Hänsel Sven, Lässig Grit, Pistrosch Frank, Passauer Jens
Medizinische Klinik III/Rheumatology, Universitätsklinikum Carl Gustav Carus der Technischen Universität Dresden, Fetscherstrasse 74, 01307 Dresden, Germany.
Atherosclerosis. 2003 Sep;170(1):177-80. doi: 10.1016/s0021-9150(03)00281-8.
Cardiovascular mortality is excessive in patients with rheumatoid arthritis (RA). It has been proposed that the chronic inflammatory state of RA contributes to accelerated atherosclerosis. The aim of this study was to determine whether endothelial dysfunction, an early sign of arteriosclerosis, is present in young, long-term RA patients receiving standard methotrexate (MTX) therapy. Furthermore, we tested whether etanercept (ENC), a TNF-alpha receptor blocker, resulted in improved endothelial function compared to MTX in the same patients.

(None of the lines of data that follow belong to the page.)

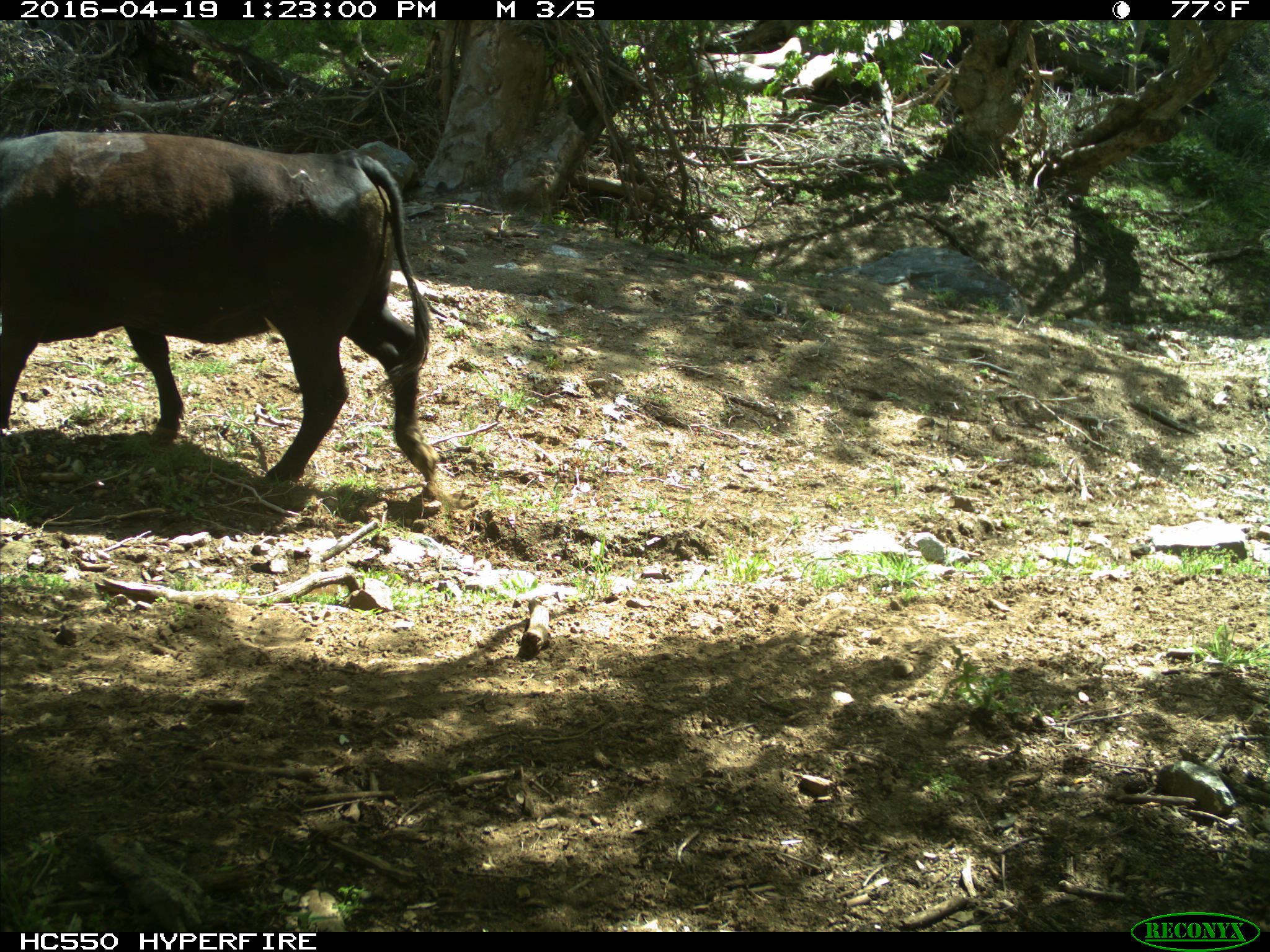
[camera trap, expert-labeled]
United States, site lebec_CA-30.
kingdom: Animalia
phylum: Chordata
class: Mammalia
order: Artiodactyla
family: Bovidae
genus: Bos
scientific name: Bos taurus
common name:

We studied eight RA patients twice: (1) on MTX and (2) after MTX washout and receiving ENC. Eight healthy volunteers matching for age, gender, height, weight and conventional cardiovascular risk factors served as control (C). All participants received intrabrachial infusions of increasing doses of acetylcholine (ACh, endothelium-dependent vasodilator) and glyceryl-trinitrate (GTN, endothelium-independent vasodilator). Forearm blood flow (FBF) was measured by bilateral venous occlusion plethysmography.

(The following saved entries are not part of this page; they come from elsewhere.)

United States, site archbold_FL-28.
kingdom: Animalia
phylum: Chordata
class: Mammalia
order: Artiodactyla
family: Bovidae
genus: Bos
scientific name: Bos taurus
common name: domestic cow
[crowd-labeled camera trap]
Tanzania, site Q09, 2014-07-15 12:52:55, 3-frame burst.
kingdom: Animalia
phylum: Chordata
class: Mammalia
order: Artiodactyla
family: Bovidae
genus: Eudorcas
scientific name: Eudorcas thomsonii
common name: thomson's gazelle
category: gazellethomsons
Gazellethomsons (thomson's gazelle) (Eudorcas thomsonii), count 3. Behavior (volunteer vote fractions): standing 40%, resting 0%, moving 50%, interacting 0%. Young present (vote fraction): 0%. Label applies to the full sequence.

Disease activity of RA was comparably low during both MTX and ENC (DAS 28 3.9+/-0.3 and 3.5+/-0.3). FBF in response to ACh was reduced in RA compared to C (P<0.01). Switching from MTX to ENC failed to improve vascular responsiveness to ACh. GTN comparably increased FBF in all groups.
Our study for the first time demonstrates that long-term RA is associated with manifested endothelial dysfunction. Switching from MTX to ENC in stable RA patients has no beneficial effect on endothelial function.
类风湿关节炎(RA)患者的心血管死亡率过高。有人提出,RA的慢性炎症状态会导致动脉粥样硬化加速。本研究的目的是确定接受标准甲氨蝶呤(MTX)治疗的年轻长期RA患者是否存在内皮功能障碍,这是动脉硬化的早期迹象。此外,我们测试了与MTX相比,肿瘤坏死因子-α受体阻滞剂依那西普(ENC)是否能改善同一患者的内皮功能。
我们对8例RA患者进行了两次研究:(1)服用MTX时;(2)MTX洗脱后服用ENC时。8名年龄、性别、身高、体重和传统心血管危险因素相匹配的健康志愿者作为对照(C)。所有参与者均接受递增剂量的乙酰胆碱(ACh,内皮依赖性血管扩张剂)和硝酸甘油(GTN,非内皮依赖性血管扩张剂)的肱动脉内输注。通过双侧静脉阻塞体积描记法测量前臂血流量(FBF)。
在MTX和ENC治疗期间,RA的疾病活动度相当低(DAS 28分别为3.9±0.3和3.5±0.3)。与对照组相比,RA患者对ACh反应的FBF降低(P<0.01)。从MTX转换为ENC未能改善血管对ACh的反应性。GTN在所有组中均使FBF同等增加。
我们的研究首次表明,长期RA与明显的内皮功能障碍有关。在病情稳定的RA患者中,从MTX转换为ENC对内皮功能没有有益影响。